L’eau, est-ce la vie ou la mort ? l’expérience du projet "Give Them a Cup of Water" (GTCW), du CREDO, Woord en Daad ET l’Union Européenne

Toutes les 20 secondes dans le monde, y compris au Burkina Faso, un enfant meurt d’une maladie liée à la consommation d’eau insalubre et plus de 2,5 milliards de personnes vivent dans des conditions d’hygiène et d’assainissement épouvantables, dont 80% se trouvent en Afrique.

Au Burkina Faso, en 2006, le taux de couverture en assainissement était de 12% en milieu urbain. La majorité de la population rurale (90%) continue de se soulager en plein air et les maladies diarrhéiques représentent la première cause de consultation dans les centres de santé, soit 56,8% chez les enfants de 0 à 5 ans.

L’eau est essentielle à la vie et à la différence du pétrole, on ne lui connaît pas de substitut. A travers le monde, les hommes ont des goûts et des préférences variés en matière d’alimentation, mais l’eau s’impose à tous, invariablement, comme étant indispensable à la vie. En effet, pour maintenir un bon équilibre et son bien-être physique et mental, l’être humain a besoin de consommer au moins 2 litres d’eau par jour. Du reste, l’organisme humain étant formé à plus de 70 % "d’eau", on comprend pourquoi l’homme pourrait facilement se passer de tout sauf de l’eau.


Aussi dit-on que "l’eau c’est la vie" ! Cependant, il ne s’agit pas de consommer n’importe quelle eau. En effet, les 1,5 millions de personnes qui décèdent chaque année comme indiqué plus haut, ne meurent pas de soif mais de la consommation d’eau porteuse de germes pathogènes. La surface de la planète terre est recouverte à plus de 70% d’eau, mais seule une partie de cette eau, qu’on appelle l’eau douce, est propre à la consommation humaine. Ainsi, pour que l’eau serve à la vie et non à la mort, plusieurs conditions sont à remplir.
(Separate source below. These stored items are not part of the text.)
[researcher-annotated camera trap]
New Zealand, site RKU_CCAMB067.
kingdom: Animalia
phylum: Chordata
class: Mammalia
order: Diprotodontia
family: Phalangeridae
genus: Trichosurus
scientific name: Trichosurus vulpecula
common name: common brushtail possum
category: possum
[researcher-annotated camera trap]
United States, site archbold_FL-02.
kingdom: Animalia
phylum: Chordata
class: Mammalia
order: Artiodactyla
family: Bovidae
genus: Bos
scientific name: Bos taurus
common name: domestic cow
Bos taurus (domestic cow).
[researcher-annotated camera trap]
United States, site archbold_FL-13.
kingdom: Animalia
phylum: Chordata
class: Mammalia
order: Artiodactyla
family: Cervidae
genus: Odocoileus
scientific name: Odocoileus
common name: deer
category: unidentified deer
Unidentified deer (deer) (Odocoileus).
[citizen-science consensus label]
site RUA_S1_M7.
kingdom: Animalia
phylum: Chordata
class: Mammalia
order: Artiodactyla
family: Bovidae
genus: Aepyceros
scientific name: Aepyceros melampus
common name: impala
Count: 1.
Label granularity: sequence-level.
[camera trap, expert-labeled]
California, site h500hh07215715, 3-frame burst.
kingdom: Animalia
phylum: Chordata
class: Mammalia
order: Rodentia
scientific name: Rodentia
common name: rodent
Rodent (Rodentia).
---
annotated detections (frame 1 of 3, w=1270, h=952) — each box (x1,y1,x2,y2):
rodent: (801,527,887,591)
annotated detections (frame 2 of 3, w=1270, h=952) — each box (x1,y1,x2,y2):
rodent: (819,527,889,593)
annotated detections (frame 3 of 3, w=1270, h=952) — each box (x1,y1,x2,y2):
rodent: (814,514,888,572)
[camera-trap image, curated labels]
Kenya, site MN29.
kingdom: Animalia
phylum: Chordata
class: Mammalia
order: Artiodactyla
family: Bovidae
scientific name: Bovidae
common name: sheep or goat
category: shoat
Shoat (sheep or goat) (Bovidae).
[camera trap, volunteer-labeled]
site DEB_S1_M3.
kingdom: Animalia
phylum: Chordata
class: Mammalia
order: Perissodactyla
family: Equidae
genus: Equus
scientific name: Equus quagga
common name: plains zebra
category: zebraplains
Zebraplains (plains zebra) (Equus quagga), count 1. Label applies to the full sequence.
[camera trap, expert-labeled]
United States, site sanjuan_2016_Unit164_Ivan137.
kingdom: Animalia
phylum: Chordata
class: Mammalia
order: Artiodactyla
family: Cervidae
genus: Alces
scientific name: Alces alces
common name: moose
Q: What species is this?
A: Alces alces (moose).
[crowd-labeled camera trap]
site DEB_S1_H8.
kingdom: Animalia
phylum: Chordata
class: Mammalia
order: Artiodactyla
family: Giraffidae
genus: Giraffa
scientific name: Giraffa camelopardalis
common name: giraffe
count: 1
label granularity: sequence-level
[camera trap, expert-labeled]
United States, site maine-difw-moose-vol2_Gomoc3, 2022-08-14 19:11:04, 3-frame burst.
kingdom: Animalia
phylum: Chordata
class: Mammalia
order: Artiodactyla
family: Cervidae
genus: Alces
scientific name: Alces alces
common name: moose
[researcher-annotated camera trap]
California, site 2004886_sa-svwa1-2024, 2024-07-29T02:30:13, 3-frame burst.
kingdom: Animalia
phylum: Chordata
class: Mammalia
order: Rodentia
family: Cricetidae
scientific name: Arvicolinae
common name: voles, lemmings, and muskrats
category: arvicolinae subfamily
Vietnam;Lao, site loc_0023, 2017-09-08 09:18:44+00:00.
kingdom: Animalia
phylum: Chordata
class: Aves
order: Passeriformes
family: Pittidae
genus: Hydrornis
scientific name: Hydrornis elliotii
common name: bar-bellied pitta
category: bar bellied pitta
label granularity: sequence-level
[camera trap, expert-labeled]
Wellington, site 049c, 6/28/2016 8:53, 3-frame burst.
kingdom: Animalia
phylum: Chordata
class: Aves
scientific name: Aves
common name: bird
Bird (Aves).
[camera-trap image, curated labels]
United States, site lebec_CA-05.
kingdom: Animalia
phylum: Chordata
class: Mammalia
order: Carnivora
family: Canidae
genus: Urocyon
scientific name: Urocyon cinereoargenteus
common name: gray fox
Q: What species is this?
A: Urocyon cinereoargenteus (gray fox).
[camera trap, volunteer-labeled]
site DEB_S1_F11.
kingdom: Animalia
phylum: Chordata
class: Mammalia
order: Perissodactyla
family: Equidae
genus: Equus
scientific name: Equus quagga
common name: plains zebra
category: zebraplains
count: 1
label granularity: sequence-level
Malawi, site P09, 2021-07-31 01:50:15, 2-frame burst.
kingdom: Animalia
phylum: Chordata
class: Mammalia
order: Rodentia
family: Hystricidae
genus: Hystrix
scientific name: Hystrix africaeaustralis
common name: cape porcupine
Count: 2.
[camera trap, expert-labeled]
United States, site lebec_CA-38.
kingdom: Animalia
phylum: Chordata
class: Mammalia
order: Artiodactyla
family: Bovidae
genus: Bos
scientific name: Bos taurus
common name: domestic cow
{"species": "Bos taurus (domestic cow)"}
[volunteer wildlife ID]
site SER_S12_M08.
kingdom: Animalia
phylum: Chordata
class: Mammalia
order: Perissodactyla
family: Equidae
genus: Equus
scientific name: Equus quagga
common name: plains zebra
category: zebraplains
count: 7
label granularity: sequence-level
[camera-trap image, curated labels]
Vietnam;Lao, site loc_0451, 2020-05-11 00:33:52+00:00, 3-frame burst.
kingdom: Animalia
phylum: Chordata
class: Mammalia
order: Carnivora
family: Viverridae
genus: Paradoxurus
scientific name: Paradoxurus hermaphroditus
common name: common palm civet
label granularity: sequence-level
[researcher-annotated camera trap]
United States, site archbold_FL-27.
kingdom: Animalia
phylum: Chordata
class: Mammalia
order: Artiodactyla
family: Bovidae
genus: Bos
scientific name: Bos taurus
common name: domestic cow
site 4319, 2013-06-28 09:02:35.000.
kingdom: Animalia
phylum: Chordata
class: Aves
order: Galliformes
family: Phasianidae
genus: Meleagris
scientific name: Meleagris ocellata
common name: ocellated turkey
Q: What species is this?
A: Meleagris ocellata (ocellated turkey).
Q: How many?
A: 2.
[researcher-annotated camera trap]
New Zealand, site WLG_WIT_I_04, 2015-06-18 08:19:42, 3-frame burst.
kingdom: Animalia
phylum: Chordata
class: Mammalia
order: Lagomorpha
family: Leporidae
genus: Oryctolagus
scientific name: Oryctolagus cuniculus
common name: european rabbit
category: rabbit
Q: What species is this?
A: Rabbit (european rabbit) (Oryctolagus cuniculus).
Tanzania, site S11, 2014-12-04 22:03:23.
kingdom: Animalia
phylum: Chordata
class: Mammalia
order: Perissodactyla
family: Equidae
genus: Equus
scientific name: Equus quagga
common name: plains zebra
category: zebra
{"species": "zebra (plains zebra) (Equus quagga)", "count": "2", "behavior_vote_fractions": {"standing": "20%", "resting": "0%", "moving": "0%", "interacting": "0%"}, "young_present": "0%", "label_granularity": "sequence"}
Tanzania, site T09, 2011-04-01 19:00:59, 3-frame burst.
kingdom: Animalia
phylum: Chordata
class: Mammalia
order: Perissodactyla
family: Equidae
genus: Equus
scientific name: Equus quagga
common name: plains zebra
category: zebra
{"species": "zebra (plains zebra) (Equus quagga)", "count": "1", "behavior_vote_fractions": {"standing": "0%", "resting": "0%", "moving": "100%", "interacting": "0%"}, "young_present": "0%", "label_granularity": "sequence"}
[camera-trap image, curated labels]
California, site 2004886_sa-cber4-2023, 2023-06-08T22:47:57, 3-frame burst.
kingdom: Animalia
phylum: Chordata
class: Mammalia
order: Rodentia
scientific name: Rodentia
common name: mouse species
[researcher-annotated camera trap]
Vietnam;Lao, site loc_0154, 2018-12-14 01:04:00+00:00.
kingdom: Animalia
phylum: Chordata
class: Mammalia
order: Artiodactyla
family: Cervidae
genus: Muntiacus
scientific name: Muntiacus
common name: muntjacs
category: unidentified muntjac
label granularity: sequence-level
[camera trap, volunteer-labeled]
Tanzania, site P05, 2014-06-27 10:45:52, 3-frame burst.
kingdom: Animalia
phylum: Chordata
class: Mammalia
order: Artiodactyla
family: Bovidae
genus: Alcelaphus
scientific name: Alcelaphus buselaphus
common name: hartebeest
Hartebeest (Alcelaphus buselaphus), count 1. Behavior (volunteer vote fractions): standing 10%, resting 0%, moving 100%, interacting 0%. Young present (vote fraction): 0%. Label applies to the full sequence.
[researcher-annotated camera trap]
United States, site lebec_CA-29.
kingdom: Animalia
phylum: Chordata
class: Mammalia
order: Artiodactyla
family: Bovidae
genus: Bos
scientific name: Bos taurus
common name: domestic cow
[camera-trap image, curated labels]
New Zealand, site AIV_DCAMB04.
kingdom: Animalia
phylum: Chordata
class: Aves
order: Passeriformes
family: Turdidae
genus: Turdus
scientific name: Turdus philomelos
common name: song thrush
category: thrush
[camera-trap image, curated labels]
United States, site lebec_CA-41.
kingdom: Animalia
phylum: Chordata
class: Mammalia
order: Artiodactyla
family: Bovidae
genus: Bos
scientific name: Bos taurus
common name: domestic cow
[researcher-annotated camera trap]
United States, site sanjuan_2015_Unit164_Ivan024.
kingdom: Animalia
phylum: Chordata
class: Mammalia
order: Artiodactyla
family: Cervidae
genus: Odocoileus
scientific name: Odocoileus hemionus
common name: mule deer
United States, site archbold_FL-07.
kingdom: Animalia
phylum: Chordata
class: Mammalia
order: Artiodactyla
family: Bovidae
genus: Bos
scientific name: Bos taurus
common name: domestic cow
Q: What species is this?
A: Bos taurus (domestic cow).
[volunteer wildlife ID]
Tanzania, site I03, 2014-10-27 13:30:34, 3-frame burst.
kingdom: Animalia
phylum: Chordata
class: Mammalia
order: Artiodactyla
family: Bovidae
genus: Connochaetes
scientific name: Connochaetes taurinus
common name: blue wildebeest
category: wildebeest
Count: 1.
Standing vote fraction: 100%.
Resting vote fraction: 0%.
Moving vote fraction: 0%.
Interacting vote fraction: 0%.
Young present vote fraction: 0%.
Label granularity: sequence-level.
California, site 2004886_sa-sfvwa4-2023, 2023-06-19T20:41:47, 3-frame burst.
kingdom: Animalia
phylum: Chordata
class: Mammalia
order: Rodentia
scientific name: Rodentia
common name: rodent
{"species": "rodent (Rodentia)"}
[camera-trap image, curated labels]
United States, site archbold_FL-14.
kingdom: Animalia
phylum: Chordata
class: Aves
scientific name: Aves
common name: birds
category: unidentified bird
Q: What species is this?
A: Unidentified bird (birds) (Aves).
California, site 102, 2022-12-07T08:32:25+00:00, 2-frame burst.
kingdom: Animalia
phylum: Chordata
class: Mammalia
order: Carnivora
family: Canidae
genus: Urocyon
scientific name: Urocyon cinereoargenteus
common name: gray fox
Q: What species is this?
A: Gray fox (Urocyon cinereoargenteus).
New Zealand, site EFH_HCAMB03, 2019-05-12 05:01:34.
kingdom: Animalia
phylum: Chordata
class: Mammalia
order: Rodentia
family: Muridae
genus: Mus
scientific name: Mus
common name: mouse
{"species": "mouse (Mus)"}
L’eau potable, celle qui est "source de vie", est en fait une denrée rare dont la mise à disposition et la gestion constituent une préoccupation mondiale inscrite aux Objectifs du Millénaire pour le Développement (OMD). Les pays en développement sont les plus touchés par les maladies et les décès liés à l’insalubrité de l’eau et aux problèmes d’assainissement. En Afrique de l’Ouest et du Centre, environ 155 millions de personnes n’ont pas accès à l’eau potable.

Au Burkina Faso, près de 10 millions de personnes ne disposent pas de toilettes ou de latrines. En 2006, le taux d’accès à l’eau potable et aux dispositifs d’hygiène et d’assainissement en zone rurale était évalué à seulement 10% et en milieu urbain à 12% selon le rapport spécial de l’OMS/UNICEF pour la fourniture d’eau et l’Assainissement, paru en 2008.
Par conséquent, les maladies diarrhéiques représentent la première cause de consultation médicale, soit 56,8% chez les enfants de 0 à 5 ans. Seulement 12,8% des femmes ont un niveau de connaissance suffisant sur ces maladies et leurs thérapies, notamment la réhydratation par voie orale (sels de réhydratation, entre-autres traitements). Comme dans 60 pays en voie de développement, au Burkina Faso, plus de la moitié des écoles primaires ne disposent pas d’installations d’eau potable et les deux tiers d’entre elles ne sont pas équipées d’infrastructures d’assainissement, selon ce rapport publié par l’UNICEF.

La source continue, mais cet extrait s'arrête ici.